* **Exercise aim**
Write out the whole listing, matching it exactly.

* **Records**
========================================================================

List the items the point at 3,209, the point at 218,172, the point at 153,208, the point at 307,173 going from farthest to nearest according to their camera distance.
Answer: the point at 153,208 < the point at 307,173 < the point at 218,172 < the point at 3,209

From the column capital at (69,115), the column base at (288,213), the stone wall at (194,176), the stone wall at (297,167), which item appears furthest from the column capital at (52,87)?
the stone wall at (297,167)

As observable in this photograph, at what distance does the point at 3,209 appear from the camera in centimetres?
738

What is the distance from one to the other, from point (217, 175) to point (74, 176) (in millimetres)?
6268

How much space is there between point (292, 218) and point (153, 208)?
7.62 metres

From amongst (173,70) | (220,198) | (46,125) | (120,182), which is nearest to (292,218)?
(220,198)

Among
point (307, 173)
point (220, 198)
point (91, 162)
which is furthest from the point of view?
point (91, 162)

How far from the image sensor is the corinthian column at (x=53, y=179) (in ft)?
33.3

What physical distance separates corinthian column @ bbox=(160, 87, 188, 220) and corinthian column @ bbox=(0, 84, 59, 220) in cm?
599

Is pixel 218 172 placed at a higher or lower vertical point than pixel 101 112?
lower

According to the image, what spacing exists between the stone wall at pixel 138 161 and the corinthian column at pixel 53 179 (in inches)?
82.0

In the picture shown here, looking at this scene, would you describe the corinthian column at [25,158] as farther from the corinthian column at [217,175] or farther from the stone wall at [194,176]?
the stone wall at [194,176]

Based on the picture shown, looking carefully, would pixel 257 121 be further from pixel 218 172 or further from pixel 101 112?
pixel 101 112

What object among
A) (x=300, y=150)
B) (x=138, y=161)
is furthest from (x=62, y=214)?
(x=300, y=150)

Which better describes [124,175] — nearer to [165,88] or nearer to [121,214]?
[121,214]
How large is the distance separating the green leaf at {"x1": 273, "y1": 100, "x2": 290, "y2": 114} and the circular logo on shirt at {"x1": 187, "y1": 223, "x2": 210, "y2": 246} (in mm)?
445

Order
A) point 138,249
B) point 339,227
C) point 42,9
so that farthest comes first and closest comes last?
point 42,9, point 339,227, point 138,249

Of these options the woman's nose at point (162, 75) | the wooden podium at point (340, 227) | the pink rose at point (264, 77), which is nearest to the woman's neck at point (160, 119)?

========================================================================

* **Answer below**
List the items the point at 3,209, the point at 218,172, the point at 153,208, the point at 307,173 going from farthest to nearest according to their camera distance.
Answer: the point at 153,208 < the point at 307,173 < the point at 218,172 < the point at 3,209

From the column capital at (69,115), the column base at (288,213), the stone wall at (194,176), the stone wall at (297,167), which item appears furthest from the column capital at (52,87)?
the stone wall at (297,167)

As observable in this photograph, at what distance does the point at 3,209 appear from the camera in centimetres?
738

What is the distance from one to the other, from point (217, 175) to point (74, 176) (in millimetres)?
6268

How much space is there between point (292, 218) and point (153, 208)?
7.62 metres

From amongst (173,70) | (220,198) | (46,125) | (120,182), which is nearest to (292,218)?
(220,198)

Among
point (307, 173)
point (220, 198)
point (91, 162)
which is furthest from the point of view?
point (91, 162)

How far from the image sensor is the corinthian column at (x=53, y=179) (in ft)?
33.3

What physical distance separates corinthian column @ bbox=(160, 87, 188, 220) and corinthian column @ bbox=(0, 84, 59, 220) in cm?
599

Is pixel 218 172 placed at a higher or lower vertical point than pixel 101 112?
lower

According to the image, what spacing exists between the stone wall at pixel 138 161 and the corinthian column at pixel 53 179 (in inches)?
82.0

In the picture shown here, looking at this scene, would you describe the corinthian column at [25,158] as farther from the corinthian column at [217,175] or farther from the stone wall at [194,176]?
the stone wall at [194,176]

Based on the picture shown, looking carefully, would pixel 257 121 be further from pixel 218 172 or further from pixel 101 112?
pixel 101 112

What object among
A) (x=300, y=150)
B) (x=138, y=161)
is furthest from (x=62, y=214)?
(x=300, y=150)

Which better describes [124,175] — nearer to [165,88] or nearer to [121,214]?
[121,214]
How large is the distance separating the green leaf at {"x1": 273, "y1": 100, "x2": 290, "y2": 114} and the circular logo on shirt at {"x1": 187, "y1": 223, "x2": 210, "y2": 246} (in mm)?
445

Order
A) point 138,249
B) point 339,227
C) point 42,9
so that farthest comes first and closest comes last?
point 42,9, point 339,227, point 138,249

Of these options the woman's nose at point (162, 75) | the wooden podium at point (340, 227) | the pink rose at point (264, 77), which is nearest to the woman's neck at point (160, 119)?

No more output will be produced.